#### Questions:
1) In the post on trial fairness, on what date did the Supreme Court decide Cumming v R?
2) Resume the post on trial fairness after its final quoted passage from the Court of Appeal.

Friday, May 16, 2008

On being unable to communicate with one's self

Perceptions of trial fairness may depend on what is known about the accused’s mental condition. An appellate court that does not know that the accused was suffering, while on trial, from a mental disorder that made him incapable of adequately communicating with his counsel, may assess the record of the trial and conclude that the trial was fair. Another appellate court, armed with fuller information about the accused’s mental condition, may assess the same trial as having been unfair. Such unfairness would arise, not from the course of the trial, but from the unfairness of making a person under mental disability stand trial.

This occurred in Cumming v R [2008] NZSC 39 (15 May 2008). The Supreme Court concluded (para 21):

“It is very clear to us that by reason of mental disorder Mr Cumming was under a disability or, in terms of the present legislation, unfit to stand trial. For that reason there has been a substantial miscarriage of justice. The appeal must therefore be allowed.”

The Court did not refer to, and in particular did not criticise, the Court of Appeal’s assessment of the trial as being fair: [2005] NZCA 260. That Court had summarised its view of the trial as (para 67):

“The reality of this case is demonstrated by the defence the appellant did conduct at the trial. He did understand what he had to do and he put his defence in a way which left the jury able to make fair assessments of the complainant as a witness, and also of the appellant. The transcript shows that the appellant’s conduct of his defence had elements of confusion and other difficulties not unusual in litigants who represent themselves but no more than that. There was a fair presentation of his defence to the jury so that no considerations arise of the kind addressed by the Supreme Court in Sungsuwan v R [2005] NZSC 57 at [48], [58] and [65] to [68].”

#### Extracted information:
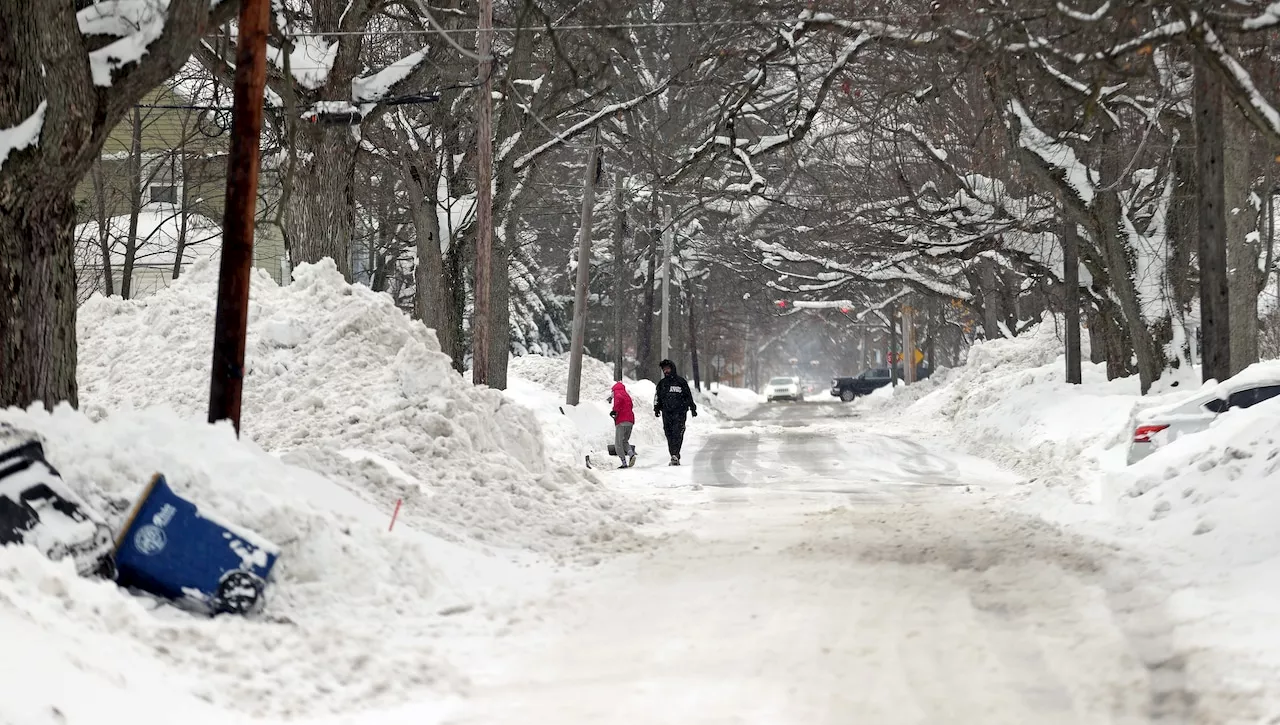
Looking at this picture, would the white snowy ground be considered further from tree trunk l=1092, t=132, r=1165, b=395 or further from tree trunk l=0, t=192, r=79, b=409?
tree trunk l=1092, t=132, r=1165, b=395

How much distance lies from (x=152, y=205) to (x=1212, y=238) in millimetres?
32559

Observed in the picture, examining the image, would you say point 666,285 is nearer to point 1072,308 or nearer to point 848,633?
point 1072,308

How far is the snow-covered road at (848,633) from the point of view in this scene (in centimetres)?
602

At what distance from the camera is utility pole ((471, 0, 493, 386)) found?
797 inches

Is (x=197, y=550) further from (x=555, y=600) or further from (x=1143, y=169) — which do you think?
(x=1143, y=169)

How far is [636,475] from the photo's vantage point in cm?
2005

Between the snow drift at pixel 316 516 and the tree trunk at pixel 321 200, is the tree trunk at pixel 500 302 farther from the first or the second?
the snow drift at pixel 316 516

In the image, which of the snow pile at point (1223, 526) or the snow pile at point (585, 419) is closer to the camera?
the snow pile at point (1223, 526)

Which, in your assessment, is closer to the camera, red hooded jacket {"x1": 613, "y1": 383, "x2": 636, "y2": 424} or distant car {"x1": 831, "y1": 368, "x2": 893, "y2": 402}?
red hooded jacket {"x1": 613, "y1": 383, "x2": 636, "y2": 424}

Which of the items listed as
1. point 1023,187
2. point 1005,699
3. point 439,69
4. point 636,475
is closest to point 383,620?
point 1005,699

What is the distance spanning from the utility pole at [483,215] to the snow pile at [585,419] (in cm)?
200

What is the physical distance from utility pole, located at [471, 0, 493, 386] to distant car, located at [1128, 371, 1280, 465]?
968cm

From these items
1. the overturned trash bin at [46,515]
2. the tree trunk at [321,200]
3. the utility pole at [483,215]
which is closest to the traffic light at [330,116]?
the tree trunk at [321,200]

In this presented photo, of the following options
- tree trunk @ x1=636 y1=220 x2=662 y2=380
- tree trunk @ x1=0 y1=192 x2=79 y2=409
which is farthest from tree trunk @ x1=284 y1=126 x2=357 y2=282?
tree trunk @ x1=636 y1=220 x2=662 y2=380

#### Task responses:
1) 15 May 2008.

2)
The accused had represented himself at trial, having dispensed with the services of a series of counsel. A psychiatric report, available to the Supreme Court but not to the courts below, concluded that

“As Mr Cumming was acting as his own counsel the impact of his mental disorder was even greater upon his functioning in court. Conducting a delusionally based defence and with obvious impairments in his ability to process information, make appropriate inquiries and respond to what was happening, Mr Cumming, as his own counsel, could be said to be unable to communicate adequately with himself. Essentially both defendant and counsel were mentally disordered in this situation.”

This case highlights the need for accurate psychiatric diagnoses at an early stage, and the need for review of those as a trial proceeds. The difficulty is that a person who is advancing, albeit in a confused and irritating way, a coherent defence, may easily be misdiagnosed as being fit to stand trial. A coherent defence may nevertheless be the product of delusion and mental disorder. This case establishes that a person on trial has the right to present a defence that is not the result of mental disorder, regardless of how rational it may appear to be.